Excerpt provided
+++++
Static Human Detection and Scenario Recognition via Wearable Thermal Sensing System

Abstract

Conventional wearable sensors are mainly used to detect the physiological and activity information of individuals who wear them, but fail to perceive the information of the surrounding environment. This paper presents a wearable thermal sensing system to detect and perceive the information of surrounding human subjects. The proposed system is developed based on a pyroelectric infrared sensor. Such a sensor system aims to provide surrounding information to blind people and people with weak visual capability to help them adapt to the environment and avoid collision. In order to achieve this goal, a low-cost, low-data-throughput binary sampling and analyzing scheme is proposed. We also developed a conditioning sensing circuit with a low-noise signal amplifier and programmable system on chip (PSoC) to adjust the amplification gain. Three statistical features in information space are extracted to recognize static humans and human scenarios in indoor environments. The results demonstrate that the proposed wearable thermal sensing system and binary statistical analysis method are efficient in static human detection and human scenario perception.

1. Introduction

Human scenario recognition has been highly investigated due to its applications in security, surveillance, health-care, smart house, energy efficient control, etc. “Human scenarios” refers to the number of humans, human status, and human interactions. Conventional approaches to human scenario recognition employ video cameras, since video cameras can capture rich visible information of humans and environments [1,2,3]. However, video cameras usually have the challenges of processing a large volume of data and associate data for multiple targets. In addition, video cameras are highly affected by illumination conditions.
+++++
Aim of the exercise
Please repeat word for word the part of the thermal sensing text that opens with the words containing "Human scenario recognition has" and closes with "by illumination conditions.". Use only the thermal sensing text.

(Questions about scene geometry)
+++++
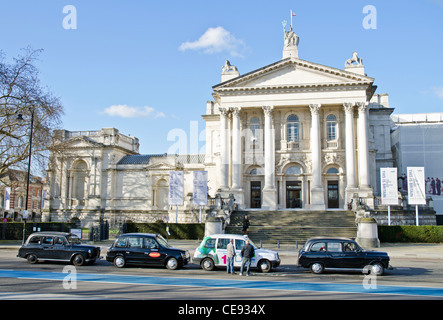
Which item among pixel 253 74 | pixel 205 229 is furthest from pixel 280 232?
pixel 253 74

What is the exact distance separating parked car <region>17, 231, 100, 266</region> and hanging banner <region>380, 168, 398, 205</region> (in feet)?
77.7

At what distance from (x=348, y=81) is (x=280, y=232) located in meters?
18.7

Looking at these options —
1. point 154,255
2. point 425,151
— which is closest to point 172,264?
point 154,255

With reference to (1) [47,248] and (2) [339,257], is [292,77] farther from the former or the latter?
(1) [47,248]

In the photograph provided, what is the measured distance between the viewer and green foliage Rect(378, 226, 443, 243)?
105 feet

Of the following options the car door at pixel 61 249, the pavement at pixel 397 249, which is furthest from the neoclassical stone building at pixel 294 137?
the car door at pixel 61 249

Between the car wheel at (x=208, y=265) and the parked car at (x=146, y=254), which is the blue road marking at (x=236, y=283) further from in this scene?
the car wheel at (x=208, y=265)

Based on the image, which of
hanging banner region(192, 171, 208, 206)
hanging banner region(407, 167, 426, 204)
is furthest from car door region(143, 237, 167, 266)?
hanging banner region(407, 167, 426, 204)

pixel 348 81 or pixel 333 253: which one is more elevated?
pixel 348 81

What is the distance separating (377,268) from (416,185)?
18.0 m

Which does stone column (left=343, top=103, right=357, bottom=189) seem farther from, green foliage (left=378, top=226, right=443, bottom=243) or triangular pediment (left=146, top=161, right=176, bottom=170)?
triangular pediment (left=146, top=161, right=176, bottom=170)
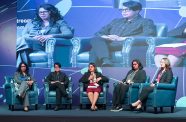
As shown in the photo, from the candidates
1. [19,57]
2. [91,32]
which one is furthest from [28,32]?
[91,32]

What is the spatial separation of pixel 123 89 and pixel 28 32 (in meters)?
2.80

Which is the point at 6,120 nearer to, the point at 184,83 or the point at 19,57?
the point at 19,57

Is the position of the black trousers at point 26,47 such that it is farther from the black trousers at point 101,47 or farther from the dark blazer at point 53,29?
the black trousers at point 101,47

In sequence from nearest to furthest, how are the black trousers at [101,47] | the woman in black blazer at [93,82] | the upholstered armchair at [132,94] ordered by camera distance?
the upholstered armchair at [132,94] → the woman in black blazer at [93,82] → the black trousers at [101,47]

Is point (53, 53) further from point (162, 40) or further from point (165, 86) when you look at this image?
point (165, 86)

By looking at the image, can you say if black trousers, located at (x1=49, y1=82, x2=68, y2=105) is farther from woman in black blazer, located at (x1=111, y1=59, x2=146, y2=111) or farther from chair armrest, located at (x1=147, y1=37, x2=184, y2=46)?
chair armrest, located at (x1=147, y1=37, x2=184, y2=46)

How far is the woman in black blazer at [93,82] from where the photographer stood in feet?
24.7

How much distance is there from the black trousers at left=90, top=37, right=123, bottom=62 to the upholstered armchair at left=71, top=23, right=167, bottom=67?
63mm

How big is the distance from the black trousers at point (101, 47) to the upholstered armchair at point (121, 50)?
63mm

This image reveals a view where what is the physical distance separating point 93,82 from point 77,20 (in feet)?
+++++
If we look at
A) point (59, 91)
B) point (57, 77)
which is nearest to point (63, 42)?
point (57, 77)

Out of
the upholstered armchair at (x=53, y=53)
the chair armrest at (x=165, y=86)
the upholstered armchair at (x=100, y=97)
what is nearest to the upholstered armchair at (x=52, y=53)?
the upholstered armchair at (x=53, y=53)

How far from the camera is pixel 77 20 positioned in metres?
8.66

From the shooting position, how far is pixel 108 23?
+++++
Exercise output
Human scenario recognition has been highly investigated due to its applications in security, surveillance, health-care, smart house, energy efficient control, etc. “Human scenarios” refers to the number of humans, human status, and human interactions. Conventional approaches to human scenario recognition employ video cameras, since video cameras can capture rich visible information of humans and environments [1,2,3]. However, video cameras usually have the challenges of processing a large volume of data and associate data for multiple targets. In addition, video cameras are highly affected by illumination conditions.